Lesson Plan Procedures for Teaching “Island of the Lotus Eaters” from The Odyssey
- Read the excerpt on the “Lotus Eaters” contained in your anthologized text book. It’s probably not that long. Most students will be familiar with the Lotus Casino from the Percy Jackson books. I’ve included the scene from the Percy Jackson and the Lightning Thief movie below. Although I don’t see any appropriateness issues with the clip, it’s not a bad idea to preview it. There is partying in a Vegas casino that you may want to make sure is suitable for your class. Since I live and teach in Las Vegas, it’s nothing new. In fact, it’s kind of cool.
- You may wish to listen to an audio recording of some type. My favorite is from Odds Bodkin, Master Talesman. Odd’s retelling of the epic is a source I highly recommend–although it is a bit pricey, far more expensive than my 7-week Teaching The Odyssey unit, which includes all sorts of awesome lesson plans. I’ll include “The Lotus Eaters” scene here. (Dear Odds Bodkin: I also included a link to purchase the audio in hopes of you not removing the clip. Think of it as free advertising).
- Show the aforementioned Lotus Hotel scene from Percy Jackson and the Lightening Thief.
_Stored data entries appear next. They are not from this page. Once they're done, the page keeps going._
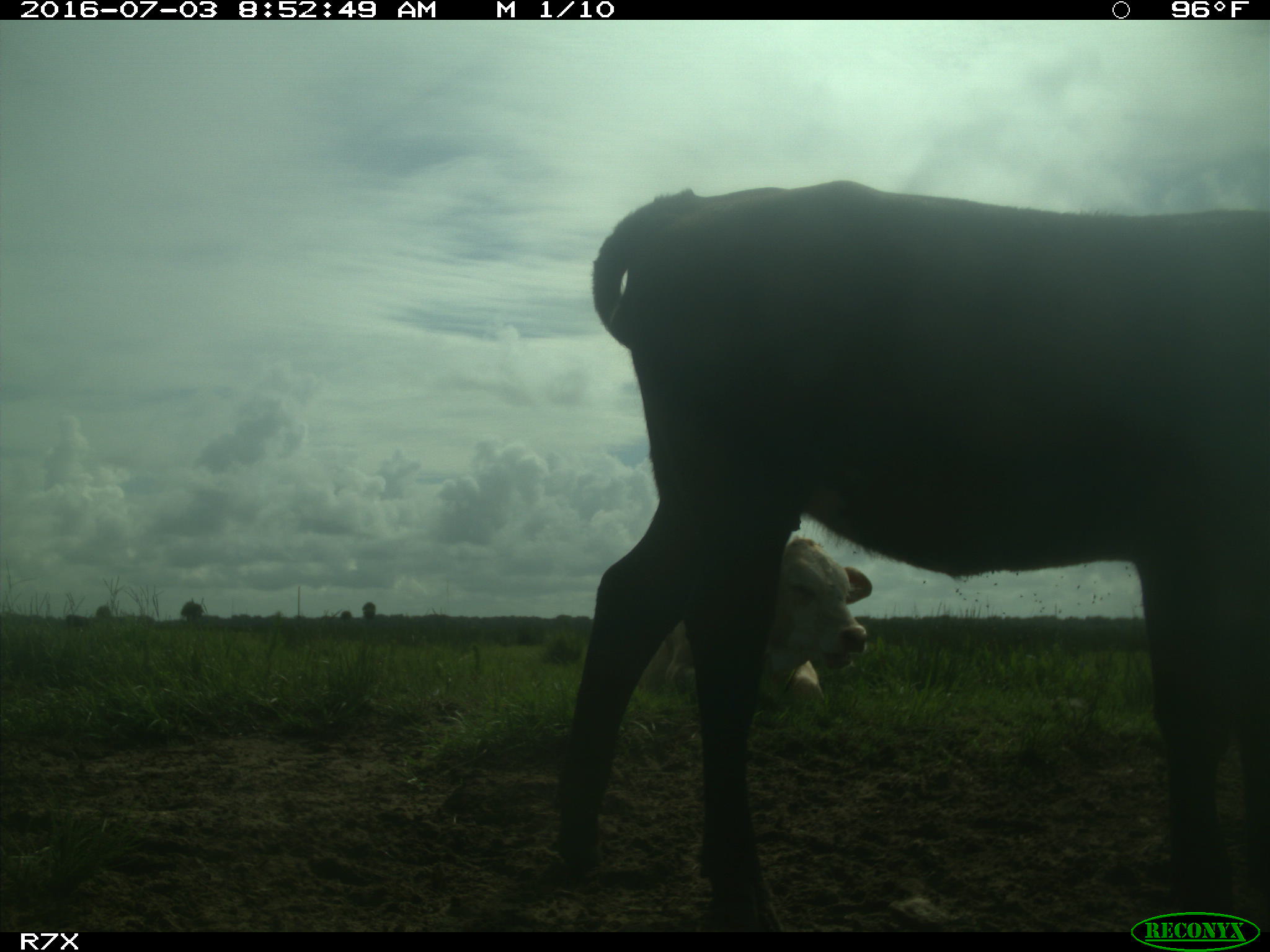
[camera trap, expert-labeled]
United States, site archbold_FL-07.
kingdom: Animalia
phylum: Chordata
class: Mammalia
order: Artiodactyla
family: Bovidae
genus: Bos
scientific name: Bos taurus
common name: domestic cow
- Write a narrative from the point of view of one of the individuals in the adventure. In case you forgot, I have a 7-week unit on The Odyssey that includes a journal handout for each adventure. There’s also a rubric. Just letting you know.
Here are the promised resources.
Let’s start with the Lotus Casino scene from Percy Jackson.
Now on to Odds Bodkin, Master Talesman’s audio rendition of The Lotus Eaters adventure from The Odyssey.
I’ll throw in some ELA lesson plan standards to appease the administration at your school.
- RL.9-10.5 Analyze how an author’s choices concerning how to structure a text, order events within it (e.g., parallel plots), and manipulate time (e.g., pacing, flashbacks) create such effects as mystery, tension, or surprise.
- RL.9-10.6 Analyze a particular point of view or cultural experience reflected in a work of literature from outside the United States, drawing on a wide reading of world literature.
- RL.9-10.7 Analyze the representation of a subject or a key scene in two different artistic mediums, including what is emphasized or absent in each treatment (e.g., Auden’s “Musee des Beaux Arts” and Breughel’s Landscape with the Fall of Icarus).
- RL.9-10.9 Analyze how an author draws on and transforms source material in a specific work (e.g., how Shakespeare treats a theme or topic from Ovid or the Bible or how a later author draws on a play by Shakespeare).
- Common Core Writing Standard 3: W.9-10.3 Write narratives to develop real or imagined experiences or events using effective technique, well-chosen details, and well-structured event sequences.